● WRITTEN EXERCISE
Rewrite all of the data below, replacing every occurrence of "wooden log" with "fallen tree trunk" and keeping everything else the same. Omit the pictures from your output.

** Begin DATA EXCERPTS **

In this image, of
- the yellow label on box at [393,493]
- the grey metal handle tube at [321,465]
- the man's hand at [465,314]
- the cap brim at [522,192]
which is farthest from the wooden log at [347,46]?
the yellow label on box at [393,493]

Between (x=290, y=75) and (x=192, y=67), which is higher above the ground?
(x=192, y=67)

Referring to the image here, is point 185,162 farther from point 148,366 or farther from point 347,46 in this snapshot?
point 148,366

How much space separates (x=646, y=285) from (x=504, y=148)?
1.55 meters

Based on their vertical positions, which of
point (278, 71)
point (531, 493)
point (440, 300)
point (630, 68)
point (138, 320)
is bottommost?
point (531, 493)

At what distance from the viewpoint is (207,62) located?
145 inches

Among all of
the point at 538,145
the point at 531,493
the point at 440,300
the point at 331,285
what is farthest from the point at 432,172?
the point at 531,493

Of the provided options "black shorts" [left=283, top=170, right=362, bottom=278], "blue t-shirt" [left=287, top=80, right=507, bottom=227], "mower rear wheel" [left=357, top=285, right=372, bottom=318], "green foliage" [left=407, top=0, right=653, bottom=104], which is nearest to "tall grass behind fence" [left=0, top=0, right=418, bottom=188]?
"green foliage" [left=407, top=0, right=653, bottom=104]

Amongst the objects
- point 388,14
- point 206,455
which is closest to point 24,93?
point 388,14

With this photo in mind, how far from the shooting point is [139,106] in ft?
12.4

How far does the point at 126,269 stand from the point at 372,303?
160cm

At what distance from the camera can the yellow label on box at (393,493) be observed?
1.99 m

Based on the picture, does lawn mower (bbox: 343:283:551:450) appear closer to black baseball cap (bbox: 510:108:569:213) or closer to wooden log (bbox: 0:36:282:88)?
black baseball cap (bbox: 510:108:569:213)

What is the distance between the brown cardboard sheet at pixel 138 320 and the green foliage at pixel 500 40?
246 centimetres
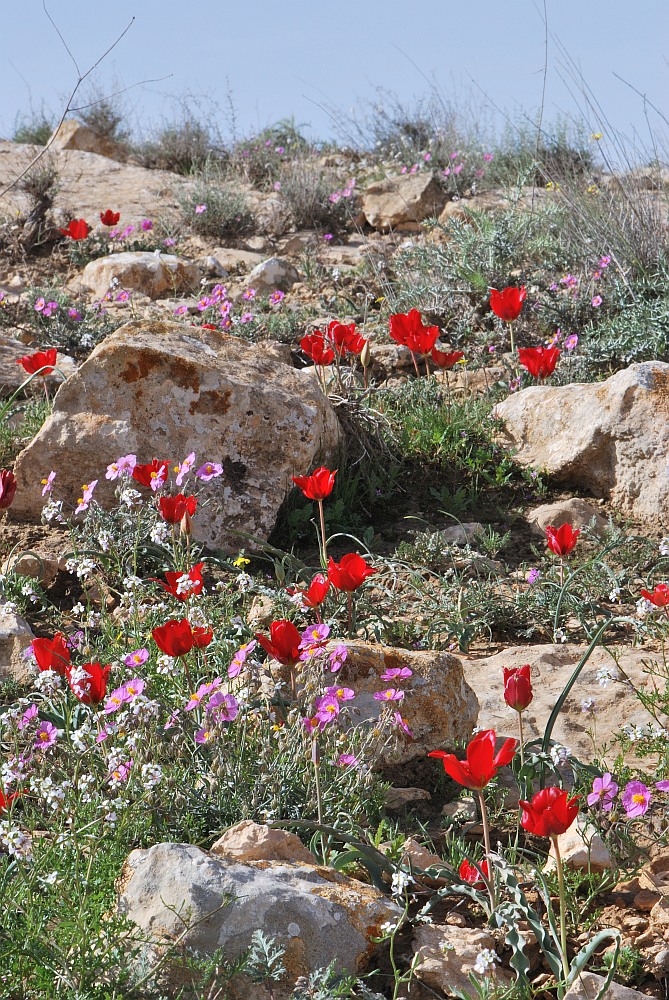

** End DATA EXCERPTS **

● EXPECTED ANSWER
In this image, of
- the yellow label on box at [393,493]
- the grey metal handle tube at [321,465]
- the man's hand at [465,314]
- the cap brim at [522,192]
which is farthest from the fallen tree trunk at [347,46]?
the yellow label on box at [393,493]

Between (x=290, y=75) and (x=192, y=67), which is higher above the ground?
(x=192, y=67)

Referring to the image here, is point 185,162 farther from point 148,366 or farther from point 347,46 in this snapshot?
point 148,366

How much space separates (x=646, y=285) from (x=504, y=148)?
1.55 meters

Based on their vertical positions, which of
point (278, 71)
point (531, 493)
point (440, 300)
point (630, 68)
point (138, 320)
is bottommost?
point (531, 493)

At what distance from the viewpoint is (207,62) located?
145 inches

Among all of
the point at 538,145
the point at 531,493
the point at 440,300
the point at 331,285
what is farthest from the point at 432,172?
the point at 531,493

Of the provided options "black shorts" [left=283, top=170, right=362, bottom=278], "blue t-shirt" [left=287, top=80, right=507, bottom=227], "mower rear wheel" [left=357, top=285, right=372, bottom=318], "green foliage" [left=407, top=0, right=653, bottom=104], which is nearest to "tall grass behind fence" [left=0, top=0, right=418, bottom=188]?
"green foliage" [left=407, top=0, right=653, bottom=104]

Amongst the objects
- point 388,14
- point 206,455
which is closest to point 24,93?
point 388,14

With this photo in mind, how far from the shooting point is [139,106] in ft?
12.4

How far does the point at 126,269 stand from the point at 372,303?
160cm

At what distance from the camera can the yellow label on box at (393,493) be observed?
1.99 m

Based on the picture, does lawn mower (bbox: 343:283:551:450) appear closer to black baseball cap (bbox: 510:108:569:213) or closer to fallen tree trunk (bbox: 0:36:282:88)?
black baseball cap (bbox: 510:108:569:213)

What is the distance between the brown cardboard sheet at pixel 138 320 and the green foliage at pixel 500 40?
246 centimetres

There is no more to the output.